Jordan Peterson is definitely peculiar, but he is only opaque to those who can’t follow him. Which includes, necessarily, the entirety of his fan base:
Peterson’s definition of God is a sprawling, book-length collection of abstractions, some of which are grounded in narratives about the human condition, while others are mere descriptions of psychological and temporal realities (“…the future to which we make sacrifices”). In other words, it’s a definition that’s so elastic and subjective as to be almost meaningless. As Harris put it, “That’s not how most people most of the time are using the word, and there’s something misleading about that.”
To which Peterson responded, “I never made the claim that what I’m talking about is like what other people are talking about.” That’s true, and he often says he doesn’t define ‘belief’ or ‘God’ in the same way as anyone else. Even when he’s asked a more specific question—about, say, his belief (or lack thereof) in the divinity of Christ—he says the answer depends on the interviewer’s definitions of ‘Christ’ and ‘divine.’ But Peterson still uses words like ‘divine’ all the time. He’s happy to describe consciousness as divine, which he considers to be an “axiomatic statement.” He’s more than willing to tell you “magical things happen as the logos manifests itself” before announcing his firm belief that the logos is divine, too. But only if, by ‘divine,’ you mean “Of ultimate transcendent value.”
But then, what does Peterson mean by ‘transcendent’? Or ‘value’? And what will he mean by all the words he uses to answer those questions? Communication becomes extremely difficult if we allow ourselves repeatedly to be drawn into a labyrinth of semantic distinctions. That is precisely why there has to be some fundamental agreement about what words actually mean at the beginning of any conversation. This is something Peterson can be particularly bad at doing, when the mood takes him—just listen to his excruciating two-hour conversation with Harris that never managed to get past the disputed meaning of the word ‘truth.’
As I call it, bafflegarble. It’s nonsense that baffles the insufficiently comprehending.
When it comes to telling us where our morality comes from, Peterson’s equivocal, opaque language suddenly falls away and he leaves us in no doubt about what he’s trying to say. He’s making yet another simplistic, monocausal argument that ignores all the elements of our philosophical and cultural tradition that contradict it.
So what about the rationalist critiques of religion written by Enlightenment atheists like Hume and Spinoza? Or the withering attacks on Christianity by Thomas Jefferson and Thomas Paine? What about all the aspects of our Christian heritage that Peterson doesn’t emphasize, like the virulent anti-Semitism that infected the Third Reich, the scriptural warrants for slavery and genocide, and the savage religious wars that preceded the Enlightenment? Why has moral progress so often required our civilization to renounce the dogmas and dictates of the Judeo-Christian tradition Peterson reveres?
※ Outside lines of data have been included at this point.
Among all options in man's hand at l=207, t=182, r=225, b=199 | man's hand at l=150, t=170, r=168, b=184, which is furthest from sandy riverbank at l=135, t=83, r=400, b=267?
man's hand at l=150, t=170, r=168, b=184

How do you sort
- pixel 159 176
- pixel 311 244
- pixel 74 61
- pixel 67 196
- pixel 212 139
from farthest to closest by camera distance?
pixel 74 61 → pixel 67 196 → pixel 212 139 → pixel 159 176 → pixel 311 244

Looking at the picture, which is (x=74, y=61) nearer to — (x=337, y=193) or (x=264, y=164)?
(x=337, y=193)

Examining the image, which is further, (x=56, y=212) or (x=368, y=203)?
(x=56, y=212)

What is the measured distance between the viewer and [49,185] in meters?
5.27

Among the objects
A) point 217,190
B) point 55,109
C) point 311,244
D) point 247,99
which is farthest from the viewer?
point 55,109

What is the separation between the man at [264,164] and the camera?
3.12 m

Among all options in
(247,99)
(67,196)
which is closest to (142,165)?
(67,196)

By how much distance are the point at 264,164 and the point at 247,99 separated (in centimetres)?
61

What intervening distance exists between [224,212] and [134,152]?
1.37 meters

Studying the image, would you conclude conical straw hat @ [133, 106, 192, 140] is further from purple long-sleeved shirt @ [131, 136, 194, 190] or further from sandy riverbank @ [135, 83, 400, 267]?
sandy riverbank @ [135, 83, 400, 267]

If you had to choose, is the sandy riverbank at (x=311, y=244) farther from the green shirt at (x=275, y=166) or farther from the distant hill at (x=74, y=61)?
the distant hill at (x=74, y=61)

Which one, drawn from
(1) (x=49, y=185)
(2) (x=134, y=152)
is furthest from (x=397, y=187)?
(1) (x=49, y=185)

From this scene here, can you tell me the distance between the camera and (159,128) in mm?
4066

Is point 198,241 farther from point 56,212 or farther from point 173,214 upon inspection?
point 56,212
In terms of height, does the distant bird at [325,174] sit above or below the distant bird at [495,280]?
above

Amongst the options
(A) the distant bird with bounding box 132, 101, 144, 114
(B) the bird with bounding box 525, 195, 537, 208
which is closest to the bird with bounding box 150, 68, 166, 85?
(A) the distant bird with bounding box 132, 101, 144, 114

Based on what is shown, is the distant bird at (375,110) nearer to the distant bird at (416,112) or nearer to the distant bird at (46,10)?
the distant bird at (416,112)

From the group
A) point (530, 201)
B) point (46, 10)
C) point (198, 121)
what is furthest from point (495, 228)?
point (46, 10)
Peterson knows he doesn’t have to answer these questions because, despite all his declarations to the contrary, he isn’t bound by this tradition. In one breath, he tells the audience they live in a society that would collapse without the immovable foundation of Judeo-Christian values. In the next, he reminds them that his God is a modern God, unsullied by the barbarism of ancient texts and unencumbered by the immense weight of history. There’s just one problem: Jordan Peterson’s God is nobody else’s God.
Of course not. Because the Judeo-Christian tradition he reveres does not exist and Jordan Peterson couldn’t believe he is the messiah who will save humanity from destruction by war if he believed in either a) the Christian god or b) any other god that humanity has ever worshiped throughout history. Forget him not being a Christian, he’s not even a noble pagan.